-- QUOTED PASSAGE --
'''

Paul Hartmut Würdig (born 30 November 1980), better known as Sido, is a German rapper. He interprets his artist name as "super-intelligentes Drogenopfer" (super-intelligent drug victim). It used to stand for "Scheiße in dein Ohr" (shit into your ear), a line from his track "Terroarr".

Sido distinguishes himself by using provocative and aggressive lyrics. After his breakthrough with his debut album Maske in 2004, he was always seen wearing a silver skull mask. However, since 2005, he no longer wears the mask.

Würdig's career began in 1997, as one half of duo Royal TS (now A.i.d.S) with B-Tight, both of whom were later signed to the label Berlin hip hop Royal Bunker and then to Aggro Berlin in 2001. As of 2009, Sido is signed to Urban/Universal Music Group.

Early life
Würdig was born to a German father and a Sinti mother. At the age of eight, he and his younger sister were brought up by their mother in East Berlin in the Prenzlauer Berg neighborhood. In 1988, the family moved to West Berlin, where they first lived in emergency accommodation in Wedding along with many asylum seekers. They then moved into Märkisches Viertel, a high-rise residential area in the Berlin borough of Reinickendorf. During his childhood and youth, Märkisches Viertel had a high proportion of migrants and low-income families. There he attended the Bettina-von-Arnim-Oberschule and afterwards began an apprenticeship as an educator, which he never completed.

Career

1997–2002: Early career
Sido has been active in the music business since 1997. Together with his best friend B-Tight he released several EPs and demos under the name Royal TS, which were never officially published, at the Berlin underground hip hop label Royal Bunker. Sido had been friends with DJ Tomekk for a long time. The two made a dubplate from Arschficksong and DJ Tomekk played them in clubs all over Germany, presenting Sido to a wider audience for the first time. Specter was art director for DJ Tomekk at that time. At a concert the duo got the attention of Halil, Specter and Spaiche - the later founders of the Aggro Berlin label.

2003–2004: First successes and Maske

Sido's solo career began in 2002 with the "Arschficksong" ("Ass-fuck song") on the sampler Aggro Ansage Nr. 1 and the "Weihnachtssong" ("Christmas song") on Aggro Ansage Nr. 3.

'''

-- SOURCE DATA --
'''

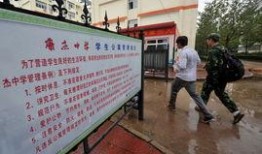 康杰中学最新爆料,揭秘校园风云背后的真相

'''

-- EXPLORE THE MATERIAL --
1. Print the passage of the Sido article above from "1997–2002: Early career" up to and including "Aggro Berlin label.".
2. Answer these questions using the Sido article above:
(a) Since what year has Sido no longer worn the mask?
(b) Which high-rise residential area did the family move into after the emergency accommodation in Wedding?
(c) On which sampler did the "Weihnachtssong" appear?

-- PROBLEM SOLUTIONS --
1.
1997–2002: Early career
Sido has been active in the music business since 1997. Together with his best friend B-Tight he released several EPs and demos under the name Royal TS, which were never officially published, at the Berlin underground hip hop label Royal Bunker. Sido had been friends with DJ Tomekk for a long time. The two made a dubplate from Arschficksong and DJ Tomekk played them in clubs all over Germany, presenting Sido to a wider audience for the first time. Specter was art director for DJ Tomekk at that time. At a concert the duo got the attention of Halil, Specter and Spaiche - the later founders of the Aggro Berlin label.

2.
(a) 2005
(b) Märkisches Viertel
(c) Aggro Ansage Nr. 3